To appreciate the consequences of this rule, consider the vertex with six markers at the top of the MergeMap graph. Four of these markers are from the hardness locus and were only present in the Steptoe-Morex (SM) map: 3_0976(gsp), 3_0978(hina), 3_0980(hina), and 2_0226(hina). The other two markers in the vertex--1_0745 and 2_0894--are binned with the hardness locus markers in the SM linkage map (see Table 2). The markers 1_0745 and 2_0894 were also co-segregating in the Morex-Barke (MB) population, where they mapped distal to the hinb marker 3_0983. Because the aforementioned hina and gsp markers were binned with 1_0745 and 2_0894 in the SM linkage map, and because their relationship to 3_0983(hinb) is indeterminate from the linkage maps, MergeMap binned all six markers together. This creates the implication that the hina and gsp markers are distal to 3_0983(hinb), which is consistent with the linkage maps but not implied by them (and known to be false from the physical map [21]). As this example illustrates, the simplified graphs from MergeMap are not ordinally equivalent to the linkage maps and will potentially contain unphysical relationships even if the linkage maps do not.

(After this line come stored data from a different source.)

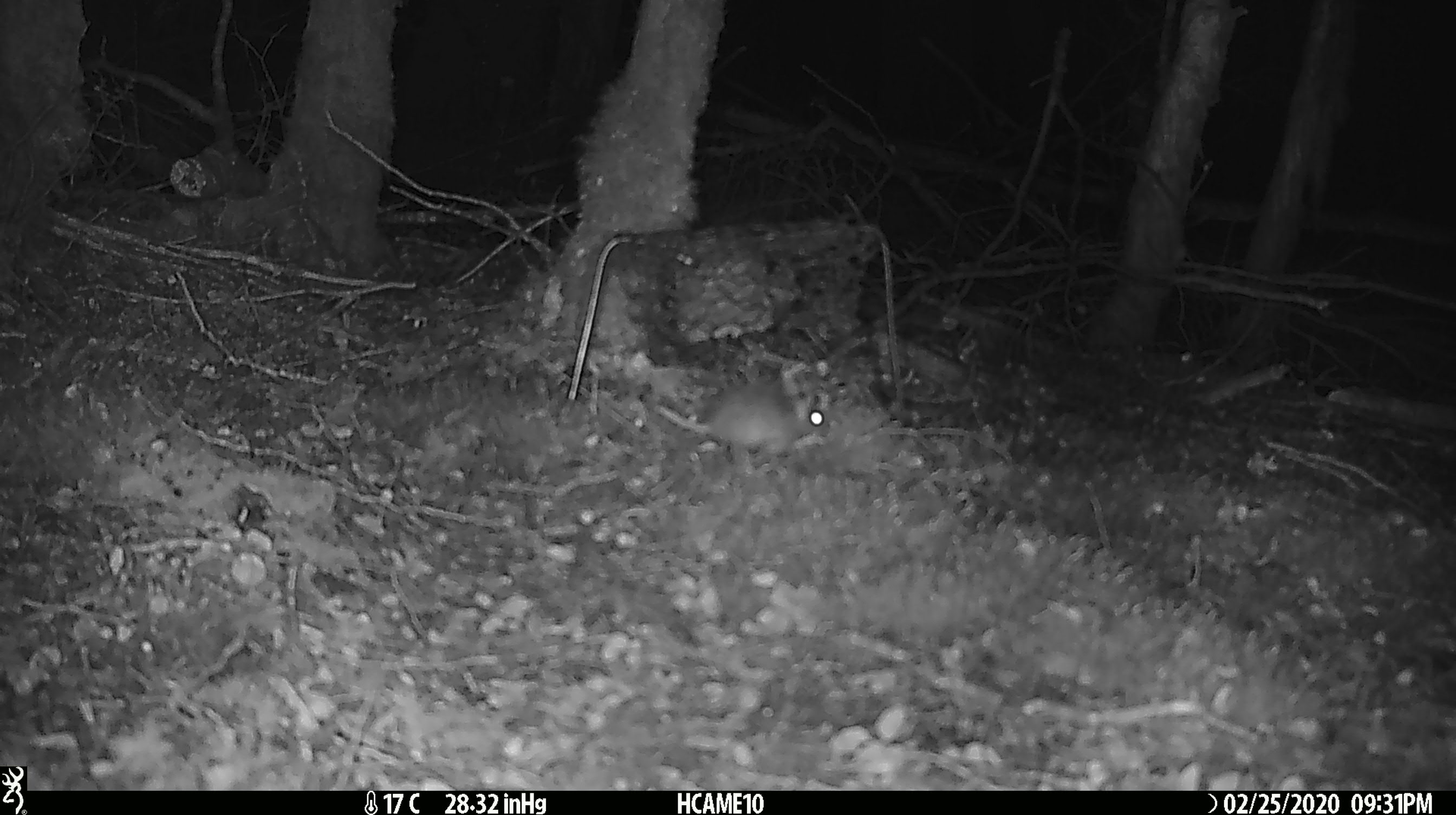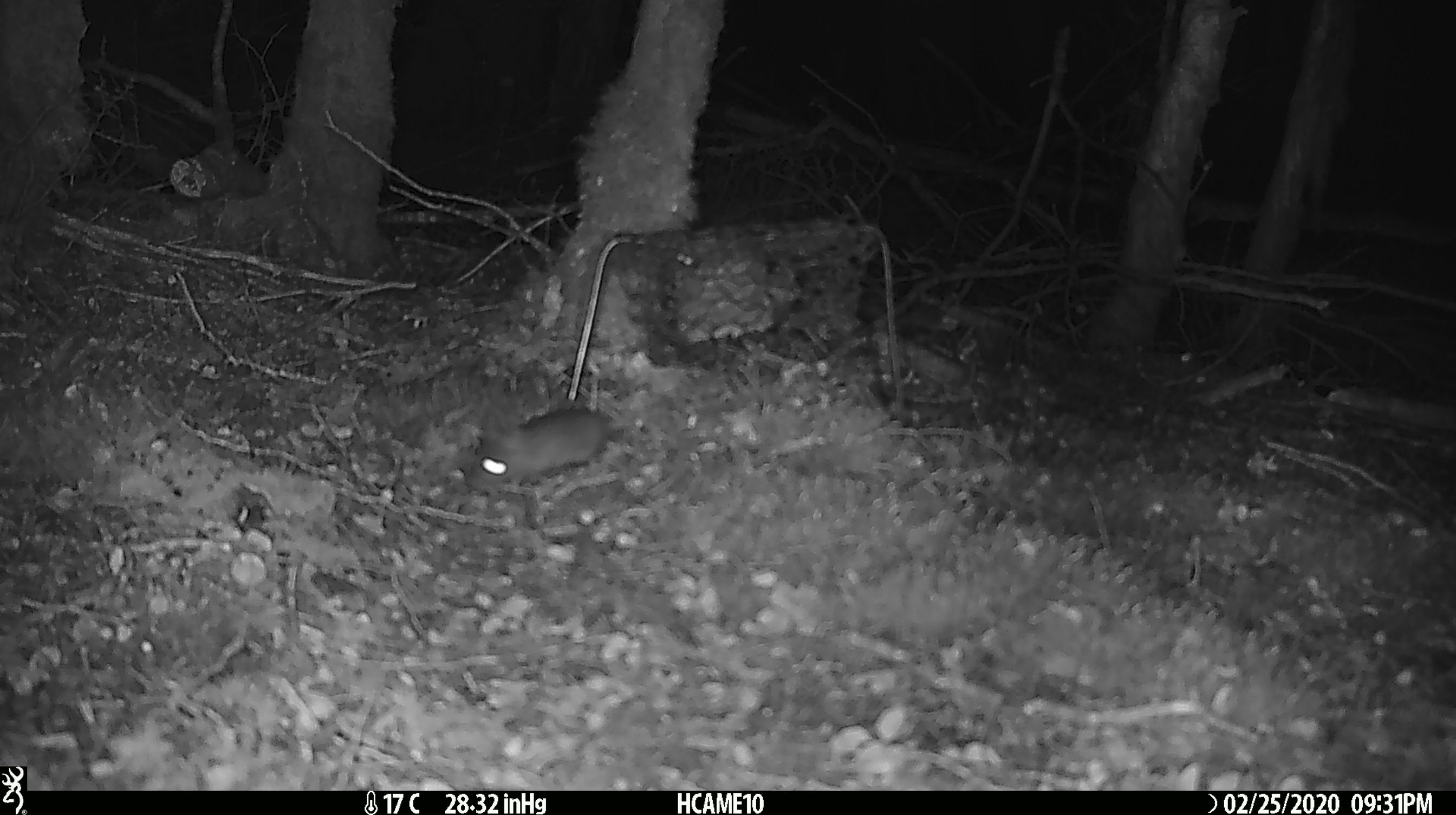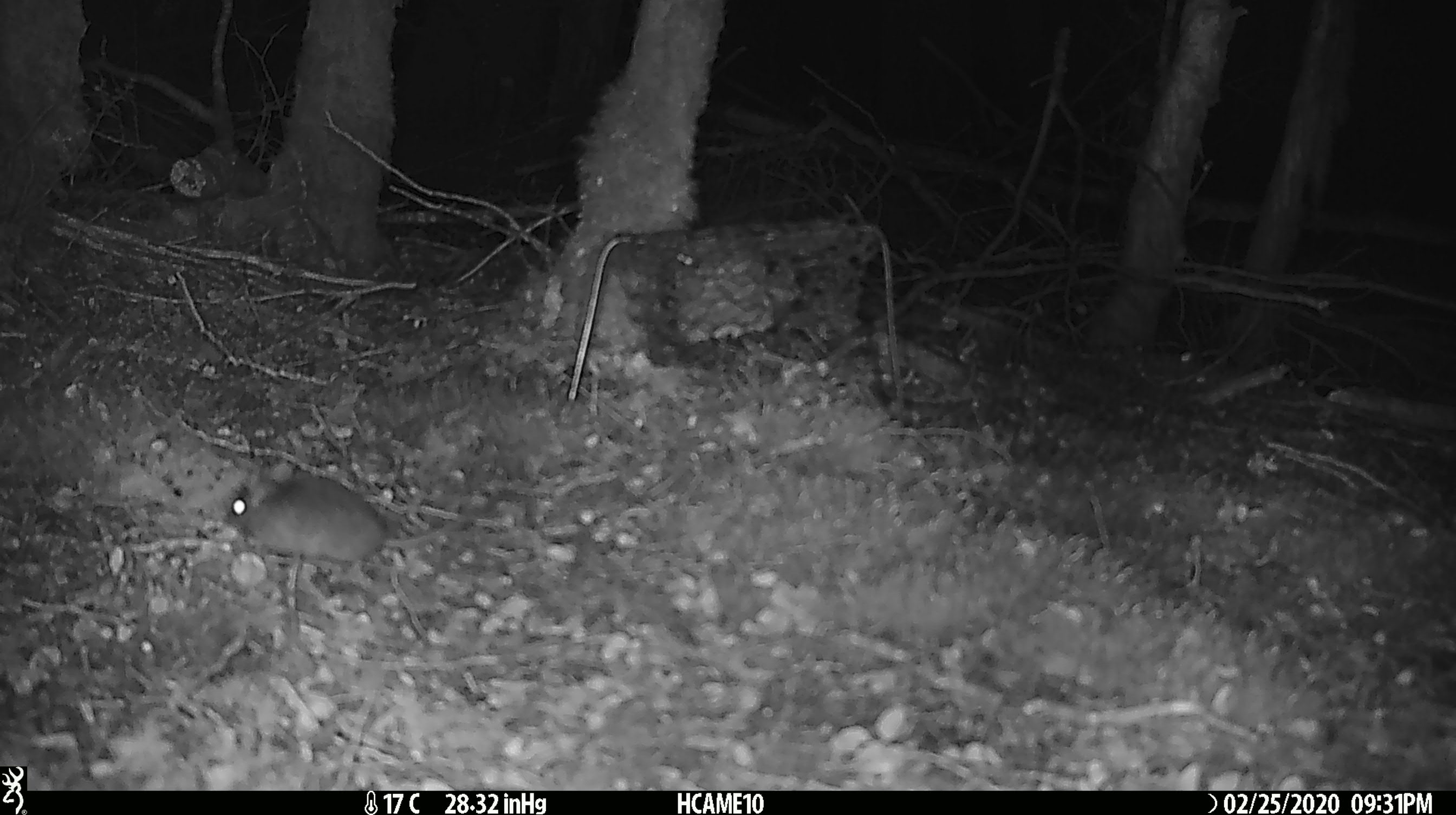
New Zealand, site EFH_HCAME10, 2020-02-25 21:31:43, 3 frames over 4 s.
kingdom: Animalia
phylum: Chordata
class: Mammalia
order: Rodentia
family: Muridae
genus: Mus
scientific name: Mus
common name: mouse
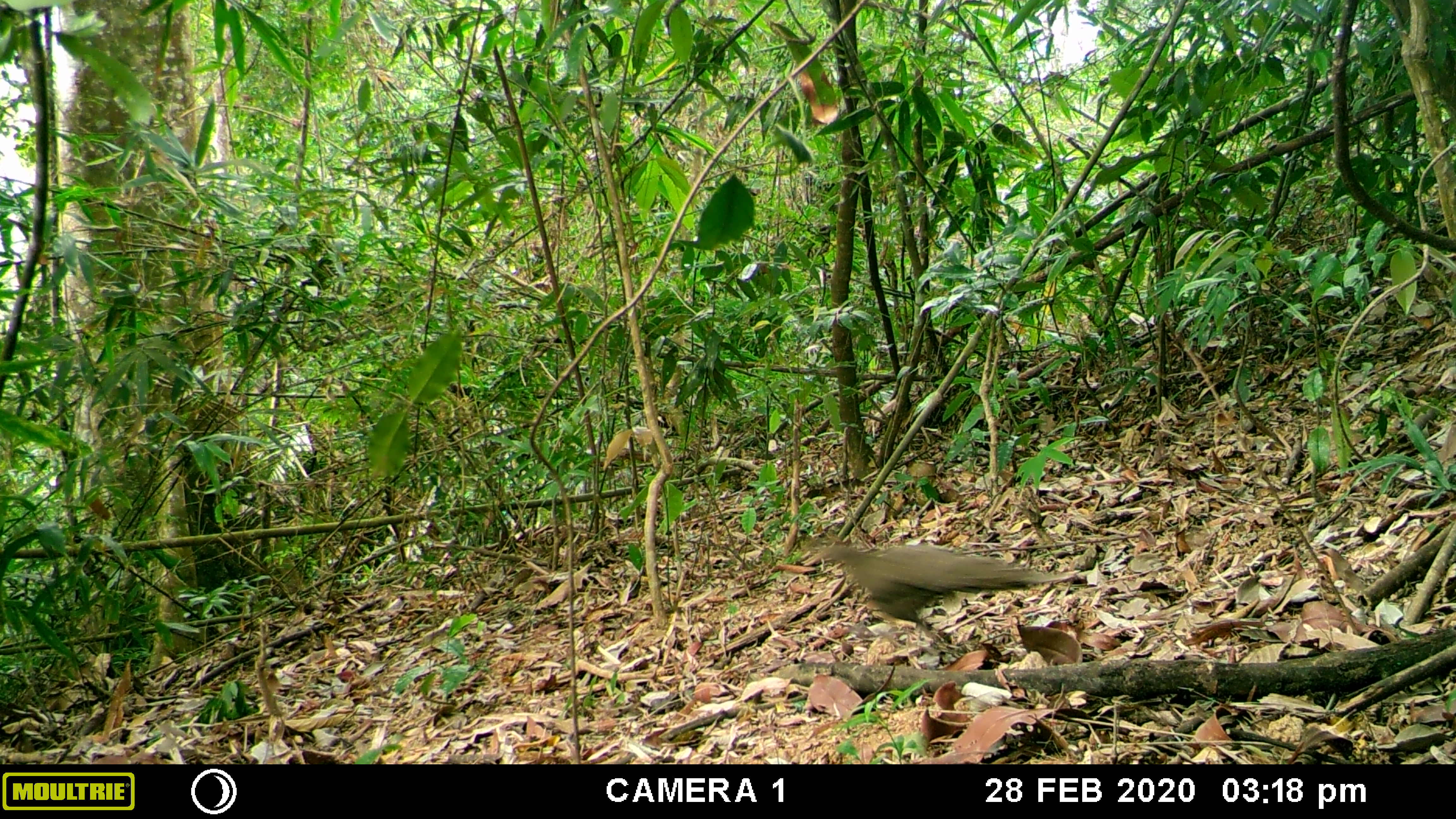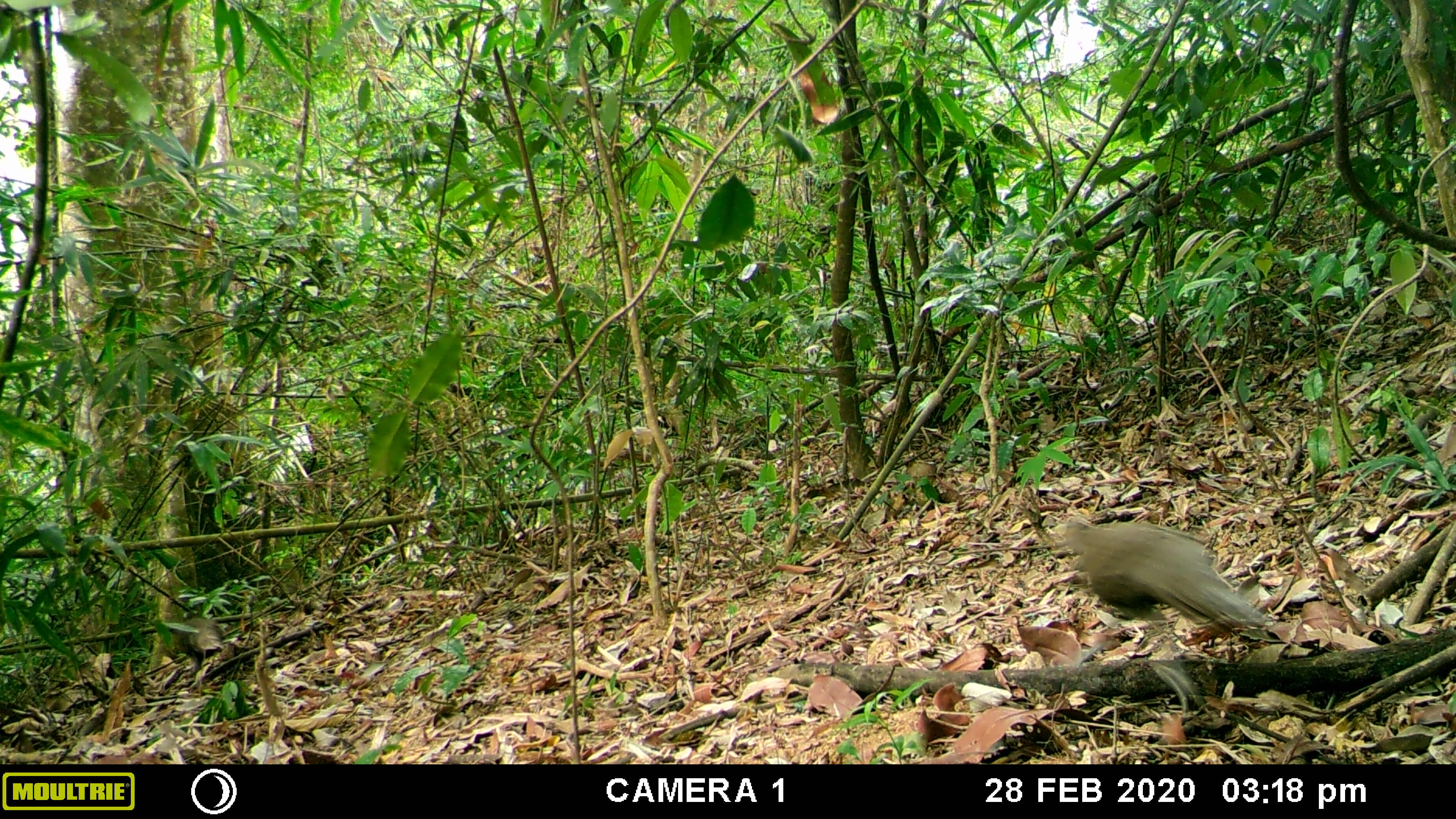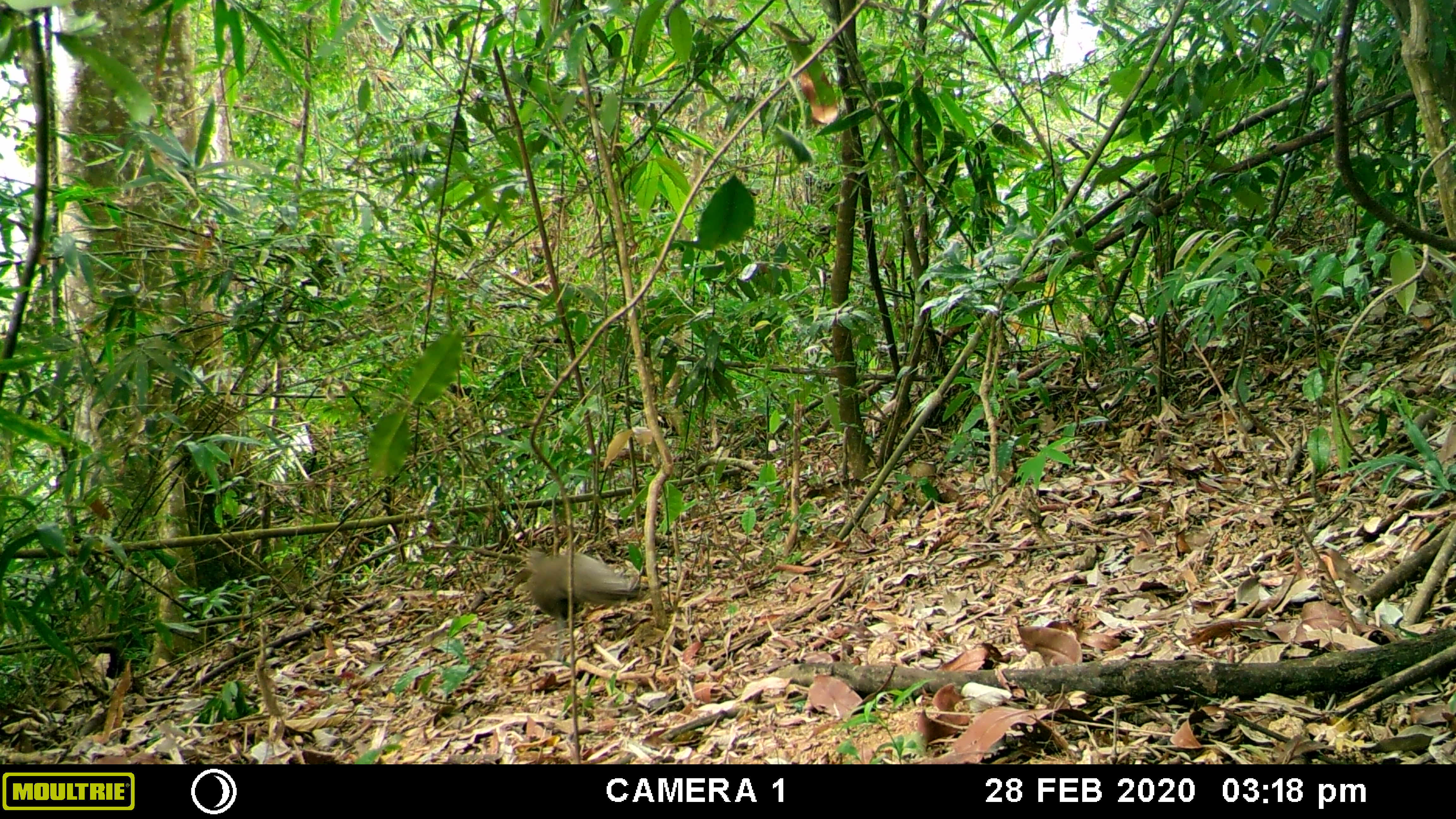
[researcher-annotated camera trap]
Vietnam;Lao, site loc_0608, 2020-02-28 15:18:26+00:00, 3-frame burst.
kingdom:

The simplified graphs from DAGGER are ordinally equivalent to the linkage maps and will not contain unphysical relationships provided the linkage maps are physically correct.

Table 3 shows the number of markers, number of marker bins, and amount of compression in the DAGGER consensus map (using the QP method). Because DAGGER linearizes the unsimplified consensus graph, whereas MergeMap linearizes a simplified graph, the consensus map from DAGGER had twice the number of marker bins (1886 vs. 942). Over the entire genome the DAGGER map was compressed by 13%, while the consensus map from MergeMap was inflated by 46%. The average correlation coefficient between the two maps was 0.95 on a scale of 10 cM, indicating a high degree of similarity.

Table 3 Barley consensus map statistics

Full size table

Nonetheless, there were several indications of improved fine structure with DAGGER. Figure 3 compares the two (rescaled) consensus maps at the 5HS telomere. On the physical map the hardness locus (hinb to gsp) is 110 kb, within which there was only 1 recombinant out of the 278 total individuals in the SM, OWB, and MB populations [11]. This is reflected in the linkage maps in Table 2, where all the hardness locus markers appear in one bin in both the SM and MB linkage maps and in two bins separated by 1.1 cM in the OWB linkage map. From these data the hardness locus should occupy less than 1 cM in the consensus map, which was true with DAGGER (0.8 cM interval) but not with MergeMap (4.2 cM interval). Figure 4 shows the RMS error between the consensus map and the linkage maps for each of the seven barley chromosomes. The DAGGER map had consistently less error, with an average of 0.82 cM per marker interval compared to 2.28 cM with MergeMap.

Conclusions

New algorithms for the simplification and linearization of consensus graphs have been implemented as a package for the R computing environment called DAGGER. The package offers both linear and quadratic programming options for linearizing the consensus graph. When these two methods were compared using simulated data, the consensus maps generated by quadratic programming had less compression and higher accuracy. When applied to four barley linkage maps genotyped at nearly 3000 SNP markers, in less than one minute DAGGER produced a consensus map with improved fine structure compared to the existing barley consensus SNP map. The RMS error between the linkage maps and the DAGGER map was 0.82 cM per marker interval compared to 2.28 cM for the existing consensus map. Examination of the barley hardness locus at the 5HS telomere confirmed that the DAGGER output was more accurate for fine structure analysis. DAGGER is an effective, freely available resource for integrating the information from a set of consistent linkage maps.